_Selected text:_
Supermodel Forum

In supermodel a single model might be broken down into say 4 different meshes. They all have the same model matrix so this is only passed once. The shader class caches all the shader uniforms so only the differences are sent to the GPU. Ie if the only difference in the meshes is the texture ID, only that is updated with a call to glUniform.

If you don't care about quad rendering you could probably pass the entire 7 word header and pass it directly to the GPU as an integer attribute. Then extract the relevant bits and do everything in the shader.

Bart wrote: ↑Thu Apr 24, 2025 10:46 pm I don't know if Pro-1000 operates in passes per se but there is this concept of a contour texture. Alpha blending also works entirely differently than expected. One theory is that it actually renders only every other pixel and then biases the rendered pixels toward visible or black. See here.

quite interesting, thanks

Bart wrote: ↑Thu Apr 24, 2025 10:46 pm

no, I'm 99.99% sure Hikaru's GPU have nothing with PowerVR and ImgTec.

They must be based on some other existing IP. Seems highly unlikely that at that point in time Sega would have developed their own from scratch.

and that's exactly why I'm asking questions here it is close to zero chances Sega was able to create quite complex GPU by themselves, and highly unlikely they licensed some totally "new" IP for Hikaru.
it should be based on something Sega already familiar with.

why? I'd say it looks familiar in general concepts, with the difference Hikaru have it in the form of "command list" for GPU, which is probably transformed by "Command Processor" to the form of more low level data for next ASIC which will do actual rendering.

_Recorded data:_

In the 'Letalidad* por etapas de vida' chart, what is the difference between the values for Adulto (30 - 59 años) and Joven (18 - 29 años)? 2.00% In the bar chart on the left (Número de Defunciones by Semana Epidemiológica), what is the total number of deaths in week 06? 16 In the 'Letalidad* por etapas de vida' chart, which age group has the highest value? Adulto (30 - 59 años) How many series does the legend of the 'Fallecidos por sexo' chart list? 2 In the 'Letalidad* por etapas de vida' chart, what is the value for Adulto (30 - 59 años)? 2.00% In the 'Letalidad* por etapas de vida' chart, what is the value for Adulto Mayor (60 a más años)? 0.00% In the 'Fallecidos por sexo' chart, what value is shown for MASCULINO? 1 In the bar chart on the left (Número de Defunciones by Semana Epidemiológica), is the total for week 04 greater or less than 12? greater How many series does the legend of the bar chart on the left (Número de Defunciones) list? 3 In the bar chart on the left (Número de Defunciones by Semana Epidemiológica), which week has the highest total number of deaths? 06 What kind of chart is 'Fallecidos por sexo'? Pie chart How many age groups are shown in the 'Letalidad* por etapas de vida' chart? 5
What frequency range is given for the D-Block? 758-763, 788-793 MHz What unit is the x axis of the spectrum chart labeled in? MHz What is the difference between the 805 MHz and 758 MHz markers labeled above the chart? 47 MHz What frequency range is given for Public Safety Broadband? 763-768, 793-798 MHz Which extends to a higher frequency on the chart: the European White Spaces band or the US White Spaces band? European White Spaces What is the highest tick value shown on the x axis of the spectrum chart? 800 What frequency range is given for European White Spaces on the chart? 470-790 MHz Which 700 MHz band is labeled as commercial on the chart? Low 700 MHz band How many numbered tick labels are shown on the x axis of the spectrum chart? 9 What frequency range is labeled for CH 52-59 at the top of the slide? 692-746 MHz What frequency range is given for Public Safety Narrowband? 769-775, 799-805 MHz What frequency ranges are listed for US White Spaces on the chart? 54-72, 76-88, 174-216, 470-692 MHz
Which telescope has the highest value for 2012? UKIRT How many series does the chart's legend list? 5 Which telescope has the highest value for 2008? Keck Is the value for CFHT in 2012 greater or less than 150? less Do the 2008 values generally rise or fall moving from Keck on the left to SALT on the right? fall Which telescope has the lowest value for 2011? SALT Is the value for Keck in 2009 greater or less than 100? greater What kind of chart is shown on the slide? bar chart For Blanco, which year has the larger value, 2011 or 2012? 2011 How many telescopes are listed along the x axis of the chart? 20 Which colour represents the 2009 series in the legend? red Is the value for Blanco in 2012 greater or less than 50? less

_Work task 1:_ According to the Supermodel forum thread, what does the shader class cache so that only the differences are sent to the GPU?
_Work task 2:_ Carry on the Supermodel forum thread from the point where its last post ends.

_Response box 1:_ All the shader uniforms.

_Response box 2:_
Bart wrote: ↑Thu Apr 24, 2025 10:46 pm The command list you linked looks like a set of instructions for the GPU to execute. Pro-1000 doesn't have that concept. The display lists aren't arbitrary lists of commands to follow. They're a data structure that is traversed. At the high level, there is a linked list of viewports to render. Each viewport is described by the exact same struct (which sets lighting, fog, and other parameters) that points to a list of top-level nodes to render. Each of these is a hierarchical set of culling nodes that terminate in a pointer to a model to render (stored in polygon RAM or in VROM). And each node can, IIRC, point to yet another list. So it's a tree-like structure of nodes and lists of nodes. Each time you go one node deeper, you apply a transform matrix (stored elsewhere and referred to by its index), which translates pretty directly to the OpenGL matrix stack.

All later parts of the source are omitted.